TEXTO DE ESTUDIO:
################

El mar ha sido protagonista de varias películas. Recuerdo vagamente una en que el deseo de contemplarlo le empujaba a un niño o adolescente hasta la orilla, sin reparar en dificultades ni contratiempos. Le movía al individuo una fuerza, un sentimiento cuya expresión cabal no se le puede exigir a un autor de cine o de novela. Sencillamente, hay sentimientos y emociones que no se dejan atrapar por las palabras y desbordan las mismas imágenes. Sin embargo, quien tiene ojos penetrantes es capaz de ir más allá de las imágenes y las palabras para sintonizar con lo que el autor pretendió expresar sin lograrlo. 

La aterradora belleza del mar

Difícil expresarlo, sí, pero el mar les produce a unos un enorme respeto por su grandeza y majestad, por su enorme extensión. El observador se confunde y se le pierde la mirada en la inmensidad azul. Ante el mar se le despiertan quizás sentimientos de temor. Sus olas incesantes y tozudas, su masa de agua incalculable le hace sentir pequeño e impotente. 


Los antiguos hablaban del “horror vacui”. En efecto, el vacío puede producir un sentimiento de pánico. Y el mar no está vacío, pero tampoco es sólido ni controlable. A poco que se exponga, uno se hunde entre la espuma de sus olas. El vacío y la nada engendran vértigo.

################

MATERIAL PROPORCIONADO:
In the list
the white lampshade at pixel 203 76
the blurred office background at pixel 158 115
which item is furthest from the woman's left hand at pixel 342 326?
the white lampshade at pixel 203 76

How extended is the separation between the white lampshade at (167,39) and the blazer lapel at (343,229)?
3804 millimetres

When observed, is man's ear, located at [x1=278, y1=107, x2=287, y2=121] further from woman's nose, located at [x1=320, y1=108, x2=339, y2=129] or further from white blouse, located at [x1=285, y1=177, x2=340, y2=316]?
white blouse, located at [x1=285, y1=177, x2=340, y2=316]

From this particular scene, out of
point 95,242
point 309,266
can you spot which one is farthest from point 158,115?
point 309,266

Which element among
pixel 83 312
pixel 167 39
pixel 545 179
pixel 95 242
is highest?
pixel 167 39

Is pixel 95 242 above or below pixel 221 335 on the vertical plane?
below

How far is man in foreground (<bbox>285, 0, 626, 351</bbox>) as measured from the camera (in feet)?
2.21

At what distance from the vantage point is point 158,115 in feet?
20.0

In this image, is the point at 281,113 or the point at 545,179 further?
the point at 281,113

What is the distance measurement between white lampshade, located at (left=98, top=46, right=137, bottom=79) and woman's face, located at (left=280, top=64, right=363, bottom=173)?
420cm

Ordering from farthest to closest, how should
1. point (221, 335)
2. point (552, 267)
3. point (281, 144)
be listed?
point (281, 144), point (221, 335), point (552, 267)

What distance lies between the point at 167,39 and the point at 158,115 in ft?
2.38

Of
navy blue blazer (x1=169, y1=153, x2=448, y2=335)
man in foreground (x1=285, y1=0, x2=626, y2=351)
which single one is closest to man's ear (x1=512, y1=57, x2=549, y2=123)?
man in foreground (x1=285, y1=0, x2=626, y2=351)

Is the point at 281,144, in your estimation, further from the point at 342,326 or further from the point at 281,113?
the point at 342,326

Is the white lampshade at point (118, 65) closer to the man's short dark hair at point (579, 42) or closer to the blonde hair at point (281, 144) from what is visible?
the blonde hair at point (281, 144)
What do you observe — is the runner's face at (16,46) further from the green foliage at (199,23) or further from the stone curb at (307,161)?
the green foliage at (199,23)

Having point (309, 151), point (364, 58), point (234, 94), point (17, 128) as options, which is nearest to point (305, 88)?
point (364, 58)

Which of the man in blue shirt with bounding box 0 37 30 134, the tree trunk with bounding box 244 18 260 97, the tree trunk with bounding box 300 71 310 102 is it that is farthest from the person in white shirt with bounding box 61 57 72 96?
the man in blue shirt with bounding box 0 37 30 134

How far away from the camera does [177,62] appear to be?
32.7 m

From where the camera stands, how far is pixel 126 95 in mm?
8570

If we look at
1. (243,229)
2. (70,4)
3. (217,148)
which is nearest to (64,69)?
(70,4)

################

REQUISITOS DE TAREA: Devuelve íntegro el texto sobre el mar, sin alterar una sola palabra.

ÁREA DE RESPUESTA:
El mar ha sido protagonista de varias películas. Recuerdo vagamente una en que el deseo de contemplarlo le empujaba a un niño o adolescente hasta la orilla, sin reparar en dificultades ni contratiempos. Le movía al individuo una fuerza, un sentimiento cuya expresión cabal no se le puede exigir a un autor de cine o de novela. Sencillamente, hay sentimientos y emociones que no se dejan atrapar por las palabras y desbordan las mismas imágenes. Sin embargo, quien tiene ojos penetrantes es capaz de ir más allá de las imágenes y las palabras para sintonizar con lo que el autor pretendió expresar sin lograrlo. 

La aterradora belleza del mar

Difícil expresarlo, sí, pero el mar les produce a unos un enorme respeto por su grandeza y majestad, por su enorme extensión. El observador se confunde y se le pierde la mirada en la inmensidad azul. Ante el mar se le despiertan quizás sentimientos de temor. Sus olas incesantes y tozudas, su masa de agua incalculable le hace sentir pequeño e impotente. 


Los antiguos hablaban del “horror vacui”. En efecto, el vacío puede producir un sentimiento de pánico. Y el mar no está vacío, pero tampoco es sólido ni controlable. A poco que se exponga, uno se hunde entre la espuma de sus olas. El vacío y la nada engendran vértigo.